Ocean water has already carved contoured troughs that extend all the way from the edge of Totten’s ice shelf to its bedrock 77 miles inland, and as deep as 2 miles below sea level. The last time Totten Glacier—whose melting could raise sea levels as much as all of West Antarctica—collapsed into the ocean, about 3 million years ago, it raised global waters by 20 to 30 feet.
Understanding the chances of that happening again is going to take some serious supercomputing. But the interplay between wind, water, and ice in the Antarctic is only just beginning to be incorporated in global sea level projections. When the Intergovernmental Panel on Climate Change put out its most recent report in 2013, it didn’t include any information on changing ice sheet melt in the Antarctic—partly because no one understood the mechanisms very well back then, and partly because computers just weren’t powerful enough. At the time, the IPCC estimated that sea levels would rise 3.3 feet by 2100.
But some scientists now think that number should be double. By marrying some of the previously underappreciated local ice sheet dynamics with global climate data, a 2016 analysis in Nature found that Antarctica alone could contribute an additional 3.3 feet of water before the end of the century.
It’s just a start.

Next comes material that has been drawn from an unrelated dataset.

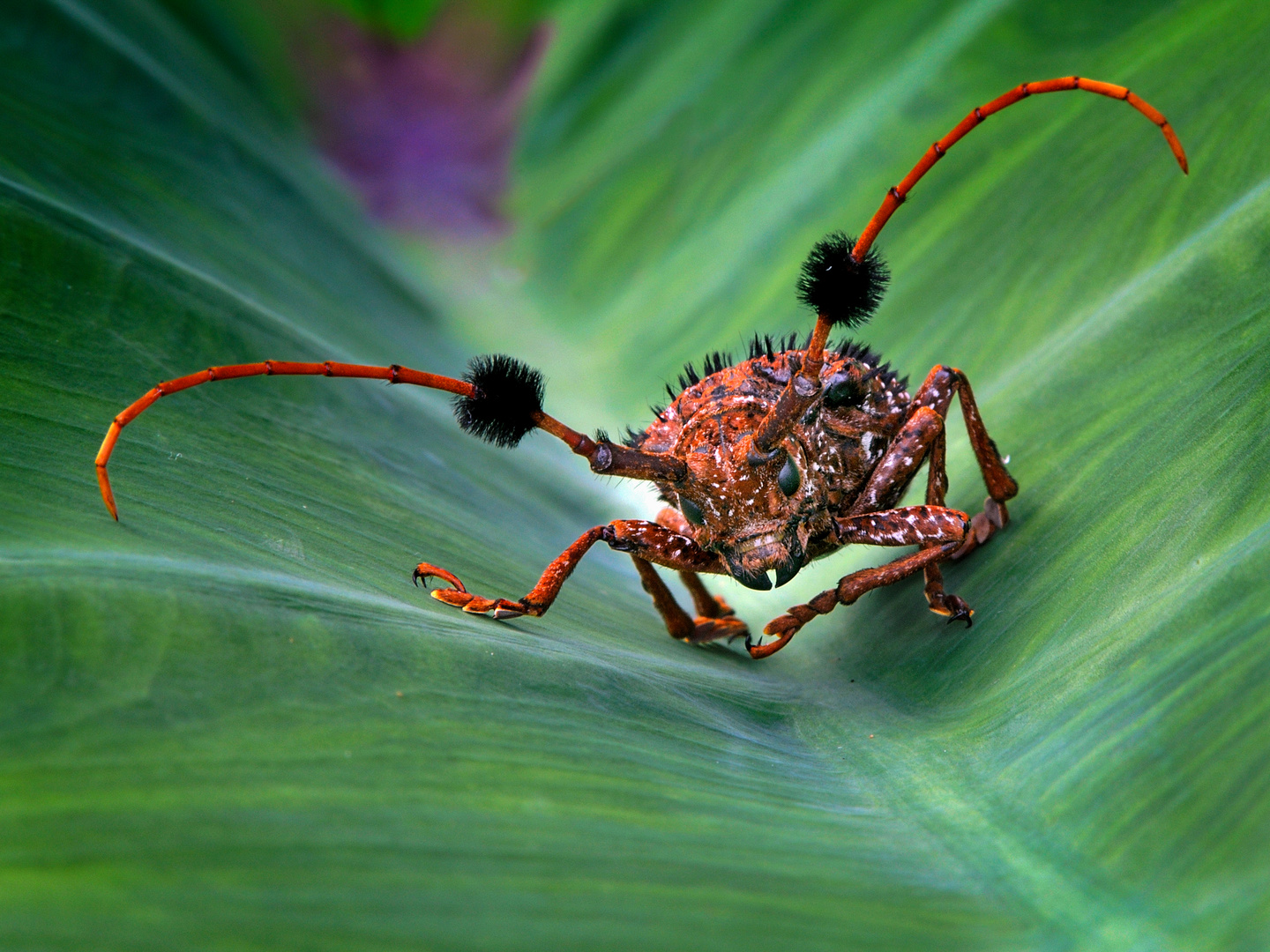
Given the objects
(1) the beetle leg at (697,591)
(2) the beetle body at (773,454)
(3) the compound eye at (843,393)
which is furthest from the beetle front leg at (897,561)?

There’s still a ton scientists don’t know about how winds will change in Antarctica, or anywhere else for that matter. And they say that’s probably the single-most significant unknown in the already hyper-complicated arithmetic of predicting sea level rise. Does the flap of a butterfly’s wings in Brazil set off a continent-wide collapse of ice into the Southern Ocean? Maybe. But only if it blows from the west.